*Selected passage*:
* * * *
There will be less pressure to take convenient weekend flights to squeeze in a holiday, or to drive everywhere to meet tighter and tighter schedule demands. Instead, alternative forms of transport and active travel can be enjoyed. Studies have already shown that high income countries with shorter working hours are associated with lower carbon footprints and carbon dioxide emissions.⁵
However, such a shift would not be available or even desirable for all parts of the economy. While it may be feasible for sectors like finance, retail, and hospitality to reduce working hours in the near future, there is still a question for industries like healthcare, education, childcare and agriculture where service provision is likely to still follow more full-time requirements. Considering ways in which to make reduced working weeks work means thinking outside the box and employers being open to alternative ideas such as job-sharing.
* * * *
Could you continue the passage on shorter working weeks, picking up right after its final sentence? The entries that come next have nothing to do with the passage on shorter working weeks.
* * * *
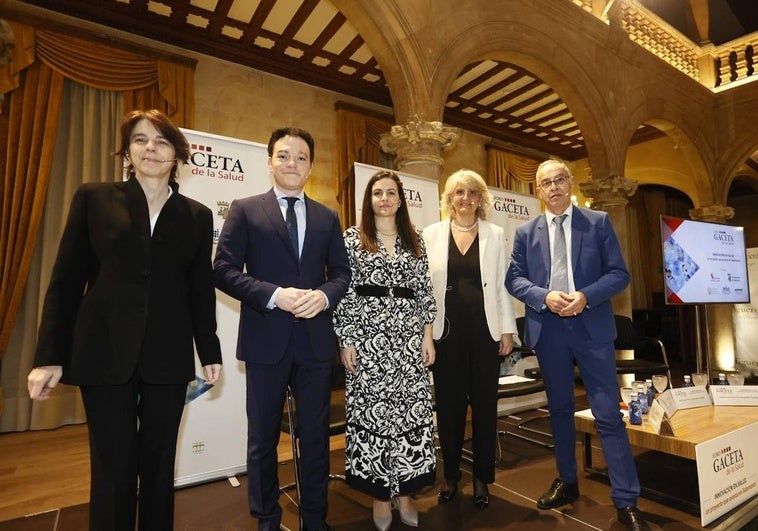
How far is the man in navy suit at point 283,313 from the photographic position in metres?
1.74

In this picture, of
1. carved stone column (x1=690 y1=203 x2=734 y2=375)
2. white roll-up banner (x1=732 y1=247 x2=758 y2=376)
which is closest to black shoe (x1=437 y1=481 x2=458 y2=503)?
white roll-up banner (x1=732 y1=247 x2=758 y2=376)

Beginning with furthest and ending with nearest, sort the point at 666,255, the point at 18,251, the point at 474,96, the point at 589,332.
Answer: the point at 474,96 < the point at 18,251 < the point at 666,255 < the point at 589,332

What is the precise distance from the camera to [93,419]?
1296 millimetres

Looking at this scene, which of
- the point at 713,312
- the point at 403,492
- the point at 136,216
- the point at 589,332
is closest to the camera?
the point at 136,216

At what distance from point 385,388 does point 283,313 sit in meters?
0.59

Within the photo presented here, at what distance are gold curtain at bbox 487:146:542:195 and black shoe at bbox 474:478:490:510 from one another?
6.76 meters

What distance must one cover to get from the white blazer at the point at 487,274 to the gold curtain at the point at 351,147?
3.88 m

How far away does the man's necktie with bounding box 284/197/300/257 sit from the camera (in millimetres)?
1883

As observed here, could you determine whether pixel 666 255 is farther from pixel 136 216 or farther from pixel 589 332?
pixel 136 216

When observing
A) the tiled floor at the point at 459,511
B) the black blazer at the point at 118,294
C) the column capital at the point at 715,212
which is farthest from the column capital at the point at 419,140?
the column capital at the point at 715,212

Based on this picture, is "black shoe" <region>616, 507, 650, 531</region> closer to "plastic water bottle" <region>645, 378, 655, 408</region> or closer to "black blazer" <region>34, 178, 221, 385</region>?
"plastic water bottle" <region>645, 378, 655, 408</region>

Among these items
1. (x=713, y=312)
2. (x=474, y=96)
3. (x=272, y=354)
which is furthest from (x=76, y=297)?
(x=713, y=312)

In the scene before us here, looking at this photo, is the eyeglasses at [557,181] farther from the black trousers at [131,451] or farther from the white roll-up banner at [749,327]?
the white roll-up banner at [749,327]

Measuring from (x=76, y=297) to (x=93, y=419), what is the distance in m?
0.38
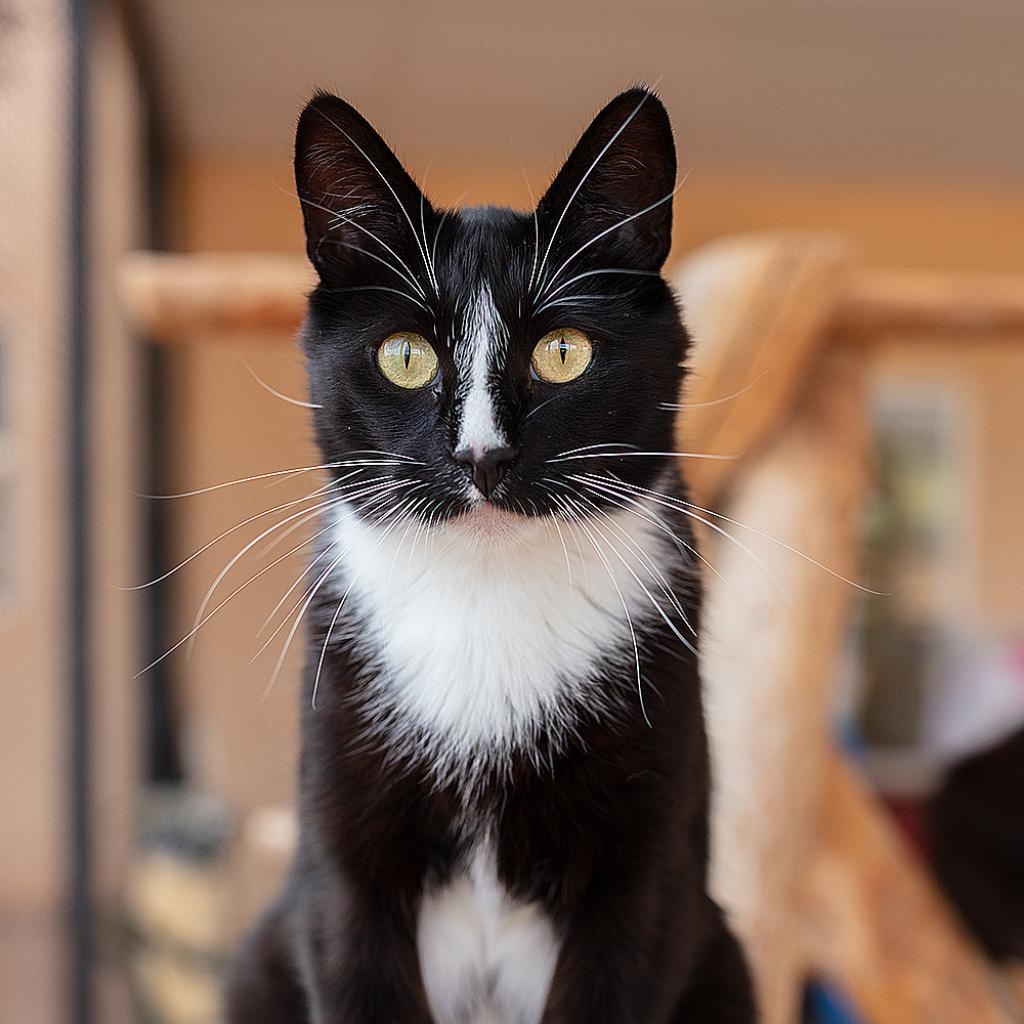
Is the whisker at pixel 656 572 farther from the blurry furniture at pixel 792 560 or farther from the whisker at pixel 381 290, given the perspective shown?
the blurry furniture at pixel 792 560

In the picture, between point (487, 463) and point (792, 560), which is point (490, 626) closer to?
point (487, 463)

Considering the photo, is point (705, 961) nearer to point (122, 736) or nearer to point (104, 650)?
point (104, 650)

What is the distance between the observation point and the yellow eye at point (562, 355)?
0.44 meters

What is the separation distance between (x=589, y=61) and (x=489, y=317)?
2.64m

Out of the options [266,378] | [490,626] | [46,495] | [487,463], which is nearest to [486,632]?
[490,626]

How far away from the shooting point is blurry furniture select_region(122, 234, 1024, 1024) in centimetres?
110

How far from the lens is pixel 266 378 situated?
A: 2961mm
* * * *
*Written answer*:
Alternatively, the introduction of a reduced working week could create opportunities to promote initiatives in re-skilling and further education, for a return to basic homesteading skills, like gardening, sewing, and mending, but also on skills like growing crops and looking after livestock, updating and fixing tech, and developing community hospitals, childcare, and eldercare facilities. This would promote sustainable production and consumption models as workers would develop the skills required to fix or replace goods themselves and provide their own services, instead of purchasing the goods and services externally and creating excess waste.
The adoption reduced working week is highly likely to be a feature of our future economy, for a vast array of sectors and reasons.